Albemarle Stock Is Estimated To Be Significantly Overvalued

·4 min read

- By GF Value

The stock of Albemarle (NYSE:ALB, 30-year Financials) is estimated to be significantly overvalued, according to GuruFocus Value calculation. GuruFocus Value is GuruFocus' estimate of the fair value at which the stock should be traded. It is calculated based on the historical multiples that the stock has traded at, the past business growth and analyst estimates of future business performance. If the price of a stock is significantly above the GF Value Line, it is overvalued and its future return is likely to be poor. On the other hand, if it is significantly below the GF Value Line, its future return will likely be higher. At its current price of $173.54 per share and the market cap of $20.3 billion, Albemarle stock shows every sign of being significantly overvalued. GF Value for Albemarle is shown in the chart below.


Albemarle Stock Is Estimated To Be Significantly Overvalued
Albemarle Stock Is Estimated To Be Significantly Overvalued

Because Albemarle is significantly overvalued, the long-term return of its stock is likely to be much lower than its future business growth, which averaged 2.3% over the past three years and is estimated to grow 2.41% annually over the next three to five years.

Link: These companies may deliever higher future returns at reduced risk.
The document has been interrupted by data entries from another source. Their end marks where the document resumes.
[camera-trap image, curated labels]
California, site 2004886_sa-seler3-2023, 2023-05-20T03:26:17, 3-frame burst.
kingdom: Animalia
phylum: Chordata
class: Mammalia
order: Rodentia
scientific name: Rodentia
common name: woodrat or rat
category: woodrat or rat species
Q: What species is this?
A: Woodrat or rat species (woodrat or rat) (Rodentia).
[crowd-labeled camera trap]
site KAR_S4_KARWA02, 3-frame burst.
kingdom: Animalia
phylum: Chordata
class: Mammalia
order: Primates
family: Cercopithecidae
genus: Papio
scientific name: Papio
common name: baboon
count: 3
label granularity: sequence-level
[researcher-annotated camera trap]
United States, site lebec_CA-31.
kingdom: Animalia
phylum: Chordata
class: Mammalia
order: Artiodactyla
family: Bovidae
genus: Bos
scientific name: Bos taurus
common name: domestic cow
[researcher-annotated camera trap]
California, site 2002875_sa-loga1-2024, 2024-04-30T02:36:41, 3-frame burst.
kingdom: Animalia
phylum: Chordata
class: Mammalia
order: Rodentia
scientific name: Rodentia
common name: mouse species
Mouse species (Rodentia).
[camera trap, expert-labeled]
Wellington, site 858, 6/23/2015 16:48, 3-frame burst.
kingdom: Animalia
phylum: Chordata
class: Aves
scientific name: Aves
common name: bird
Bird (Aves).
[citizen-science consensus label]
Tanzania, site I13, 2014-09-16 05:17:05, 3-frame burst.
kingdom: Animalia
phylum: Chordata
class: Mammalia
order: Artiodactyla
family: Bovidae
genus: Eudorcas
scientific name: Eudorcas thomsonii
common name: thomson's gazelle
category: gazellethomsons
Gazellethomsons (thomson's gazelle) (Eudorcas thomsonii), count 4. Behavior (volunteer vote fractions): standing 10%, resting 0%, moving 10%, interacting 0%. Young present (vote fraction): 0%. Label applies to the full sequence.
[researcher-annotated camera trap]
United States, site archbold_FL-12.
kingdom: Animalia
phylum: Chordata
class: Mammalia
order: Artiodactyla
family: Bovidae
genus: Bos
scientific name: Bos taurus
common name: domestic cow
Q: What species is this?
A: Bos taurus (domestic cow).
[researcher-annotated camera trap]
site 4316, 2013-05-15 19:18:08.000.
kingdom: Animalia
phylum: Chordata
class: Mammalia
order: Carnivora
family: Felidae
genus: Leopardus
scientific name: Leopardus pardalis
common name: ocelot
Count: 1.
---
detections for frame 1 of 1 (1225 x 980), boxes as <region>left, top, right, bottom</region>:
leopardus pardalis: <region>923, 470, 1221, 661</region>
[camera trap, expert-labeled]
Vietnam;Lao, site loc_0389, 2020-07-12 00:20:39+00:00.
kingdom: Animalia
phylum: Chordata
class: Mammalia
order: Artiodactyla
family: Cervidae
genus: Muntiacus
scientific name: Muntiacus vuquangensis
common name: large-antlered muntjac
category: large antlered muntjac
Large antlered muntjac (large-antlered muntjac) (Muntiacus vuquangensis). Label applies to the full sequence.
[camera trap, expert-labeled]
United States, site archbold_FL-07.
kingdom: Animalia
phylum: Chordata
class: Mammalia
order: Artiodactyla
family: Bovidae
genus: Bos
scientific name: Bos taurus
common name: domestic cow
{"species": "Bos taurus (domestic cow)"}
It is always important to check the financial strength of a company before buying its stock. Investing in companies with poor financial strength have a higher risk of permanent loss. Looking at the cash-to-debt ratio and interest coverage is a great way to understand the financial strength of a company. Albemarle has a cash-to-debt ratio of 0.28, which is worse than 75% of the companies in Chemicals industry. The overall financial strength of Albemarle is 5 out of 10, which indicates that the financial strength of Albemarle is fair. This is the debt and cash of Albemarle over the past years:

Albemarle Stock Is Estimated To Be Significantly Overvalued
Albemarle Stock Is Estimated To Be Significantly Overvalued

Investing in profitable companies carries less risk, especially in companies that have demonstrated consistent profitability over the long term. Typically, a company with high profit margins offers better performance potential than a company with low profit margins. Albemarle has been profitable 10 years over the past 10 years. During the past 12 months, the company had revenues of $3.2 billion and earnings of $3.35 a share. Its operating margin of 16.70% better than 80% of the companies in Chemicals industry. Overall, GuruFocus ranks Albemarle's profitability as fair. This is the revenue and net income of Albemarle over the past years:

Albemarle Stock Is Estimated To Be Significantly Overvalued
Albemarle Stock Is Estimated To Be Significantly Overvalued

Growth is probably the most important factor in the valuation of a company. GuruFocus research has found that growth is closely correlated with the long term stock performance of a company. A faster growing company creates more value for shareholders, especially if the growth is profitable. The 3-year average annual revenue growth of Albemarle is 2.3%, which ranks in the middle range of the companies in Chemicals industry. The 3-year average EBITDA growth rate is -2%, which ranks in the middle range of the companies in Chemicals industry.

Another way to evaluate a company's profitability is to compare its return on invested capital (ROIC) to its weighted cost of capital (WACC). Return on invested capital (ROIC) measures how well a company generates cash flow relative to the capital it has invested in its business. The weighted average cost of capital (WACC) is the rate that a company is expected to pay on average to all its security holders to finance its assets. If the ROIC is higher than the WACC, it indicates that the company is creating value for shareholders. Over the past 12 months, Albemarle's ROIC was 5.28, while its WACC came in at 9.86. The historical ROIC vs WACC comparison of Albemarle is shown below:

Albemarle Stock Is Estimated To Be Significantly Overvalued
Albemarle Stock Is Estimated To Be Significantly Overvalued

In closing, the stock of Albemarle (NYSE:ALB, 30-year Financials) is believed to be significantly overvalued. The company's financial condition is fair and its profitability is fair. Its growth ranks in the middle range of the companies in Chemicals industry. To learn more about Albemarle stock, you can check out its 30-year Financials here.

To find out the high quality companies that may deliever above average returns, please check out GuruFocus High Quality Low Capex Screener.

This article first appeared on GuruFocus.